In truth, it was a rather mild day, the wind was a bit blustery and it was spitting a few snowflakes, but that was considered quite acceptable this far south. Her mother, however, was always convinced that her only daughter was going to catch her death if she stood outside for more than a few minutes time. Mariana turned back to the scene below. The Greyjoy boy, for the traitor now had a name, was bleeding, the red stark against his pale face, and she could see the men shifting closer to him. She was afraid he wasn’t going to live long enough to make it to the tower, let alone for Robb Stark to come claim his vengeance.

“Mariana!” Her mother hissed again, beckoning for her to come inside. “Come now, this isn’t the sort of thing a young lady should witness.”

She glanced once more at the traitor in the yard, before following her mother into the warmth of the castle. Her mother immediately launched into a lecture about the dangers of catching a cold and how she didn’t have the constitution to fight off an infection. Her septa joined her quickly, pressing a hot mug into her hand and bundling her up the stairs towards her chambers.

“Get warm quickly, my sweet pearl.” Her mother cooed, once she was back in her own tower and bundled in furs in front of a fire that a serving girl was stoking. “Remember my daughter, that it is a miracle you are alive, you must be careful.”

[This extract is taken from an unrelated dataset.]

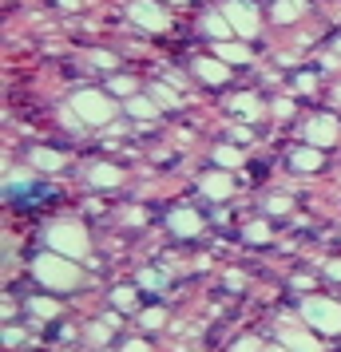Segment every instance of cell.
Instances as JSON below:
<instances>
[{"mask_svg": "<svg viewBox=\"0 0 341 352\" xmlns=\"http://www.w3.org/2000/svg\"><path fill=\"white\" fill-rule=\"evenodd\" d=\"M32 273H36V281L44 289H56V293H68V289H76L80 285V270L68 261L64 254H44V257H36V265H32Z\"/></svg>", "mask_w": 341, "mask_h": 352, "instance_id": "1", "label": "cell"}, {"mask_svg": "<svg viewBox=\"0 0 341 352\" xmlns=\"http://www.w3.org/2000/svg\"><path fill=\"white\" fill-rule=\"evenodd\" d=\"M87 230L76 222H56L48 226V250H56V254H64V257H83L87 254Z\"/></svg>", "mask_w": 341, "mask_h": 352, "instance_id": "2", "label": "cell"}, {"mask_svg": "<svg viewBox=\"0 0 341 352\" xmlns=\"http://www.w3.org/2000/svg\"><path fill=\"white\" fill-rule=\"evenodd\" d=\"M302 320L318 333H341V305L325 301V297H309V301H302Z\"/></svg>", "mask_w": 341, "mask_h": 352, "instance_id": "3", "label": "cell"}, {"mask_svg": "<svg viewBox=\"0 0 341 352\" xmlns=\"http://www.w3.org/2000/svg\"><path fill=\"white\" fill-rule=\"evenodd\" d=\"M72 111L80 115L83 123H107L115 115V103L107 96H99V91H80L72 99Z\"/></svg>", "mask_w": 341, "mask_h": 352, "instance_id": "4", "label": "cell"}, {"mask_svg": "<svg viewBox=\"0 0 341 352\" xmlns=\"http://www.w3.org/2000/svg\"><path fill=\"white\" fill-rule=\"evenodd\" d=\"M223 16L230 20V28H234L238 36H254L258 32V12H254L250 0H227V4H223Z\"/></svg>", "mask_w": 341, "mask_h": 352, "instance_id": "5", "label": "cell"}, {"mask_svg": "<svg viewBox=\"0 0 341 352\" xmlns=\"http://www.w3.org/2000/svg\"><path fill=\"white\" fill-rule=\"evenodd\" d=\"M131 20L143 24V28H151V32H163V28H167V12H163L159 4H147V0L131 4Z\"/></svg>", "mask_w": 341, "mask_h": 352, "instance_id": "6", "label": "cell"}, {"mask_svg": "<svg viewBox=\"0 0 341 352\" xmlns=\"http://www.w3.org/2000/svg\"><path fill=\"white\" fill-rule=\"evenodd\" d=\"M306 139H309V146H333L338 123H333V119H313V123L306 127Z\"/></svg>", "mask_w": 341, "mask_h": 352, "instance_id": "7", "label": "cell"}, {"mask_svg": "<svg viewBox=\"0 0 341 352\" xmlns=\"http://www.w3.org/2000/svg\"><path fill=\"white\" fill-rule=\"evenodd\" d=\"M282 344L290 352H322V344H318L306 329H282Z\"/></svg>", "mask_w": 341, "mask_h": 352, "instance_id": "8", "label": "cell"}, {"mask_svg": "<svg viewBox=\"0 0 341 352\" xmlns=\"http://www.w3.org/2000/svg\"><path fill=\"white\" fill-rule=\"evenodd\" d=\"M198 226H203V222H198L195 210H175V214H171V230H175L179 238H195Z\"/></svg>", "mask_w": 341, "mask_h": 352, "instance_id": "9", "label": "cell"}, {"mask_svg": "<svg viewBox=\"0 0 341 352\" xmlns=\"http://www.w3.org/2000/svg\"><path fill=\"white\" fill-rule=\"evenodd\" d=\"M195 72H198L207 83H227V80H230V67L223 64V60H198Z\"/></svg>", "mask_w": 341, "mask_h": 352, "instance_id": "10", "label": "cell"}, {"mask_svg": "<svg viewBox=\"0 0 341 352\" xmlns=\"http://www.w3.org/2000/svg\"><path fill=\"white\" fill-rule=\"evenodd\" d=\"M198 186H203L207 198H227V194H230V175H218V170H214V175H203Z\"/></svg>", "mask_w": 341, "mask_h": 352, "instance_id": "11", "label": "cell"}, {"mask_svg": "<svg viewBox=\"0 0 341 352\" xmlns=\"http://www.w3.org/2000/svg\"><path fill=\"white\" fill-rule=\"evenodd\" d=\"M270 16H274L278 24H290V20L302 16V0H278L274 8H270Z\"/></svg>", "mask_w": 341, "mask_h": 352, "instance_id": "12", "label": "cell"}, {"mask_svg": "<svg viewBox=\"0 0 341 352\" xmlns=\"http://www.w3.org/2000/svg\"><path fill=\"white\" fill-rule=\"evenodd\" d=\"M293 166H298V170H318V166H322V155H318V146L293 151Z\"/></svg>", "mask_w": 341, "mask_h": 352, "instance_id": "13", "label": "cell"}, {"mask_svg": "<svg viewBox=\"0 0 341 352\" xmlns=\"http://www.w3.org/2000/svg\"><path fill=\"white\" fill-rule=\"evenodd\" d=\"M127 111L135 115V119H155V115H159V103H151V99L135 96V99L127 103Z\"/></svg>", "mask_w": 341, "mask_h": 352, "instance_id": "14", "label": "cell"}, {"mask_svg": "<svg viewBox=\"0 0 341 352\" xmlns=\"http://www.w3.org/2000/svg\"><path fill=\"white\" fill-rule=\"evenodd\" d=\"M92 182H96V186H115V182H119V170L107 166V162H99V166H92Z\"/></svg>", "mask_w": 341, "mask_h": 352, "instance_id": "15", "label": "cell"}, {"mask_svg": "<svg viewBox=\"0 0 341 352\" xmlns=\"http://www.w3.org/2000/svg\"><path fill=\"white\" fill-rule=\"evenodd\" d=\"M234 111L246 115V119H258V115H262V103H258L254 96H238V99H234Z\"/></svg>", "mask_w": 341, "mask_h": 352, "instance_id": "16", "label": "cell"}, {"mask_svg": "<svg viewBox=\"0 0 341 352\" xmlns=\"http://www.w3.org/2000/svg\"><path fill=\"white\" fill-rule=\"evenodd\" d=\"M218 52H223V60H230V64H246V60H250V52H246L242 44H227V40H223Z\"/></svg>", "mask_w": 341, "mask_h": 352, "instance_id": "17", "label": "cell"}, {"mask_svg": "<svg viewBox=\"0 0 341 352\" xmlns=\"http://www.w3.org/2000/svg\"><path fill=\"white\" fill-rule=\"evenodd\" d=\"M32 162L40 166V170H60V166H64L56 151H32Z\"/></svg>", "mask_w": 341, "mask_h": 352, "instance_id": "18", "label": "cell"}, {"mask_svg": "<svg viewBox=\"0 0 341 352\" xmlns=\"http://www.w3.org/2000/svg\"><path fill=\"white\" fill-rule=\"evenodd\" d=\"M207 28H211V32H214V40H227V36L234 32V28H230V20H227V16H211V20H207Z\"/></svg>", "mask_w": 341, "mask_h": 352, "instance_id": "19", "label": "cell"}, {"mask_svg": "<svg viewBox=\"0 0 341 352\" xmlns=\"http://www.w3.org/2000/svg\"><path fill=\"white\" fill-rule=\"evenodd\" d=\"M214 162H223V166H238L242 155H238L234 146H218V151H214Z\"/></svg>", "mask_w": 341, "mask_h": 352, "instance_id": "20", "label": "cell"}, {"mask_svg": "<svg viewBox=\"0 0 341 352\" xmlns=\"http://www.w3.org/2000/svg\"><path fill=\"white\" fill-rule=\"evenodd\" d=\"M32 313H36V317H56L60 309H56V301H48V297H36V301H32Z\"/></svg>", "mask_w": 341, "mask_h": 352, "instance_id": "21", "label": "cell"}, {"mask_svg": "<svg viewBox=\"0 0 341 352\" xmlns=\"http://www.w3.org/2000/svg\"><path fill=\"white\" fill-rule=\"evenodd\" d=\"M246 238H250V241H266V238H270V226H266V222H250V226H246Z\"/></svg>", "mask_w": 341, "mask_h": 352, "instance_id": "22", "label": "cell"}, {"mask_svg": "<svg viewBox=\"0 0 341 352\" xmlns=\"http://www.w3.org/2000/svg\"><path fill=\"white\" fill-rule=\"evenodd\" d=\"M151 99H155L159 107H175V96H171L167 87H151Z\"/></svg>", "mask_w": 341, "mask_h": 352, "instance_id": "23", "label": "cell"}, {"mask_svg": "<svg viewBox=\"0 0 341 352\" xmlns=\"http://www.w3.org/2000/svg\"><path fill=\"white\" fill-rule=\"evenodd\" d=\"M112 91H115V96H131V91H135V80L119 76V80H112Z\"/></svg>", "mask_w": 341, "mask_h": 352, "instance_id": "24", "label": "cell"}, {"mask_svg": "<svg viewBox=\"0 0 341 352\" xmlns=\"http://www.w3.org/2000/svg\"><path fill=\"white\" fill-rule=\"evenodd\" d=\"M163 320H167V317H163V309H147V313H143V324H147V329H159Z\"/></svg>", "mask_w": 341, "mask_h": 352, "instance_id": "25", "label": "cell"}, {"mask_svg": "<svg viewBox=\"0 0 341 352\" xmlns=\"http://www.w3.org/2000/svg\"><path fill=\"white\" fill-rule=\"evenodd\" d=\"M115 305H119V309H131V305H135V293H131V289H115Z\"/></svg>", "mask_w": 341, "mask_h": 352, "instance_id": "26", "label": "cell"}, {"mask_svg": "<svg viewBox=\"0 0 341 352\" xmlns=\"http://www.w3.org/2000/svg\"><path fill=\"white\" fill-rule=\"evenodd\" d=\"M266 206H270V214H286L290 210V198H270Z\"/></svg>", "mask_w": 341, "mask_h": 352, "instance_id": "27", "label": "cell"}, {"mask_svg": "<svg viewBox=\"0 0 341 352\" xmlns=\"http://www.w3.org/2000/svg\"><path fill=\"white\" fill-rule=\"evenodd\" d=\"M262 344L258 340H254V336H246V340H238V344H234V352H258Z\"/></svg>", "mask_w": 341, "mask_h": 352, "instance_id": "28", "label": "cell"}, {"mask_svg": "<svg viewBox=\"0 0 341 352\" xmlns=\"http://www.w3.org/2000/svg\"><path fill=\"white\" fill-rule=\"evenodd\" d=\"M92 64H99V67H115V60L107 56V52H96V56H92Z\"/></svg>", "mask_w": 341, "mask_h": 352, "instance_id": "29", "label": "cell"}, {"mask_svg": "<svg viewBox=\"0 0 341 352\" xmlns=\"http://www.w3.org/2000/svg\"><path fill=\"white\" fill-rule=\"evenodd\" d=\"M159 281H163V277H159V273H151V270H147L143 277H139V285H159Z\"/></svg>", "mask_w": 341, "mask_h": 352, "instance_id": "30", "label": "cell"}, {"mask_svg": "<svg viewBox=\"0 0 341 352\" xmlns=\"http://www.w3.org/2000/svg\"><path fill=\"white\" fill-rule=\"evenodd\" d=\"M123 352H151V349H147L143 340H127V344H123Z\"/></svg>", "mask_w": 341, "mask_h": 352, "instance_id": "31", "label": "cell"}, {"mask_svg": "<svg viewBox=\"0 0 341 352\" xmlns=\"http://www.w3.org/2000/svg\"><path fill=\"white\" fill-rule=\"evenodd\" d=\"M329 277H341V261H333V265H329Z\"/></svg>", "mask_w": 341, "mask_h": 352, "instance_id": "32", "label": "cell"}, {"mask_svg": "<svg viewBox=\"0 0 341 352\" xmlns=\"http://www.w3.org/2000/svg\"><path fill=\"white\" fill-rule=\"evenodd\" d=\"M333 99H338V103H341V83H338V91H333Z\"/></svg>", "mask_w": 341, "mask_h": 352, "instance_id": "33", "label": "cell"}, {"mask_svg": "<svg viewBox=\"0 0 341 352\" xmlns=\"http://www.w3.org/2000/svg\"><path fill=\"white\" fill-rule=\"evenodd\" d=\"M266 352H290V349H266Z\"/></svg>", "mask_w": 341, "mask_h": 352, "instance_id": "34", "label": "cell"}, {"mask_svg": "<svg viewBox=\"0 0 341 352\" xmlns=\"http://www.w3.org/2000/svg\"><path fill=\"white\" fill-rule=\"evenodd\" d=\"M175 4H187V0H175Z\"/></svg>", "mask_w": 341, "mask_h": 352, "instance_id": "35", "label": "cell"}]
</instances>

Mariana closed her eyes as her mother repeated the story of her birth, as she did everytime Mariana did something that was potentially dangerous, such as stepping outside. She had heard the story so many times that she could recite it in her sleep.

Her parents were older, they had both thought they were done having children, her mother had done her duty and produced three strong sons to carry on her husband’s name. A fourth son, had died as a toddler, when a fever took him. She had given up hope of having a daughter by the time she realized that she was pregnant again. It was a rough pregnancy and an even rockier birth, when Mariana was brought into this world, her face had been blue and she hadn’t been breathing, the cord that connected mother to child wrapped around her neck. The Maester had just turned to her mother to tell her the news that her child, a daughter, hadn’t survived, when Mariana opened her eyes and sucked in a great gasp of air.

Ever since then, she had been a sickly child, and the older she got, the more her mother confined her, certain that this next sickness would be the last. Mariana’s name day was celebrated rather somberly every year that she had survived a year that her mother was certain would be her last.

“You are a miracle, Mariana,” her mother told her as the story came to a close. “You must be careful.”